### Passage to read

________________________

State v. Laughlin

Annotate this Case

232 Kan. 110 (1982)

652 P.2d 690

STATE OF KANSAS, Appellee, v. PHILLIP L. LAUGHLIN, Appellant.

No. 53,980

Supreme Court of Kansas.

Opinion filed October 22, 1982.

Jay F. Fowler, of Foulston, Siefkin, Powers & Eberhardt, of Wichita, argued the cause and was on the brief for the appellant.

Carl L. Wagner, assistant district attorney, argued the cause, and Robert T. Stephan, attorney general, Clark V. Owens, district attorney, and Cris Senseman, assistant district attorney, were on the brief for the appellee.

The opinion of the court was delivered by

PRAGER, J.:

This is a direct appeal from a conviction of rape (K.S.A. 21-3502). The facts in the case were essentially undisputed, since the victim of the rape testified that defendant raped her in her apartment and defendant presented no evidence to the contrary. The victim was a 37-year-old commercial artist. Defendant was 28. The defendant and his victim had been acquainted for about ten years. She had been his Sunday school teacher and had counseled with him. On January 20, 1981, defendant came by her apartment. They talked for awhile and then defendant compelled her by force to have sexual relations with him. The defendant offered no evidence in the case and he was convicted by the jury. He appeals his conviction.

The first point on the appeal is that the district court erred in failing to disqualify the district attorney, Clark V. Owens, and his entire staff, because the district attorney, while in private practice, had personally represented the defendant in a prior criminal case involving burglary and attempted rape some three years before the present incident. It is the defendant's position that, *111 because of Owens's representation of the defendant in a prior criminal case, a conflict of interest exists in this case. Defendant argues that the prosecution of the defendant either by Owens or any of the Sedgwick County deputy district attorneys constitutes unprofessional conduct. Defendant then concludes that, because of this conflict of interest, his conviction must be set aside. In support of his position the defendant cites the ABA Standards for Criminal Justice, The Prosecution Function § 1.2 and the Code of Professional Responsibility, DR 5-105(D).

It is undisputed that district attorney Owens did not actually participate in the prosecution of this case. The prosecution was handled by assistant district attorneys. Furthermore, the defendant does not contend that Owens actually influenced the prosecution of the case or revealed any confidential information obtained in the prior representation. The defendant only maintains that, due to the prior representation of the defendant by Owens, a breach of confidence was possible.

A Kansas case involving the disqualification of a prosecutor is State v. Leigh, 178 Kan. 549, 289 P.2d 774 (1955). There the trial court, over defendant's objection, permitted Charles F. Forsyth, the county attorney, to appear as counsel for the State in the prosecution of a criminal offense where Forsyth had previously counseled with the defendant and defendant had made a full disclosure of the facts pertinent to his defense in contemplation of the employment of Mr. Forsyth as defense counsel. This occurred prior to Forsyth's election as county attorney.

The Supreme Court reversed the conviction and stated the rule to be as follows:

"An attorney owes to his client fidelity, secrecy, diligence and skill and an attorney cannot undertake to represent conflicting interests or to discharge inconsistent duties which may cause a breach of the trust due his client, no matter how honest may be the attorney's motives or intentions." Syl. ¶ 1. "An attorney cannot be permitted to participate in the prosecution of a criminal case if, by reason of his professional relations with the accused, he has acquired knowledge of the facts upon which the prosecution is predicated or which are closely interwoven therewith." Syl. ¶ 3.

________________________

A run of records
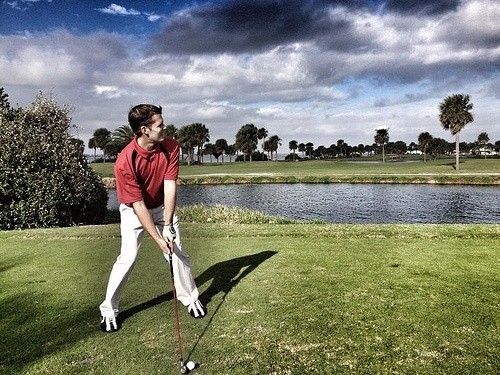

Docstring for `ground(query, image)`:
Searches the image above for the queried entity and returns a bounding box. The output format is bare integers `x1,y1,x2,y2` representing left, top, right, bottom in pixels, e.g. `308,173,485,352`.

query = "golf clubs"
167,243,186,374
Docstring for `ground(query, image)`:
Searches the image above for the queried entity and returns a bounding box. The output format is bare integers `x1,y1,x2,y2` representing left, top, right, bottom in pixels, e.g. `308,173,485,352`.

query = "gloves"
162,223,176,249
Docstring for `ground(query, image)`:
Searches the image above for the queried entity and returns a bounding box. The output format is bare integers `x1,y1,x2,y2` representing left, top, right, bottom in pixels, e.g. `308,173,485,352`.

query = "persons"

________________________

### To be done
1. Print the part of the court opinion from "This is a direct" to "appeals his conviction.".
2. Output the rows from their start through the line with "162,223,176,249", both ends included. Leave the pictures out.
The court opinion and the rows were taken from separate sources.

### Expected responses
1.
This is a direct appeal from a conviction of rape (K.S.A. 21-3502). The facts in the case were essentially undisputed, since the victim of the rape testified that defendant raped her in her apartment and defendant presented no evidence to the contrary. The victim was a 37-year-old commercial artist. Defendant was 28. The defendant and his victim had been acquainted for about ten years. She had been his Sunday school teacher and had counseled with him. On January 20, 1981, defendant came by her apartment. They talked for awhile and then defendant compelled her by force to have sexual relations with him. The defendant offered no evidence in the case and he was convicted by the jury. He appeals his conviction.

2.
Docstring for `ground(query, image)`:
Searches the image above for the queried entity and returns a bounding box. The output format is bare integers `x1,y1,x2,y2` representing left, top, right, bottom in pixels, e.g. `308,173,485,352`.

query = "golf clubs"
167,243,186,374
Docstring for `ground(query, image)`:
Searches the image above for the queried entity and returns a bounding box. The output format is bare integers `x1,y1,x2,y2` representing left, top, right, bottom in pixels, e.g. `308,173,485,352`.

query = "gloves"
162,223,176,249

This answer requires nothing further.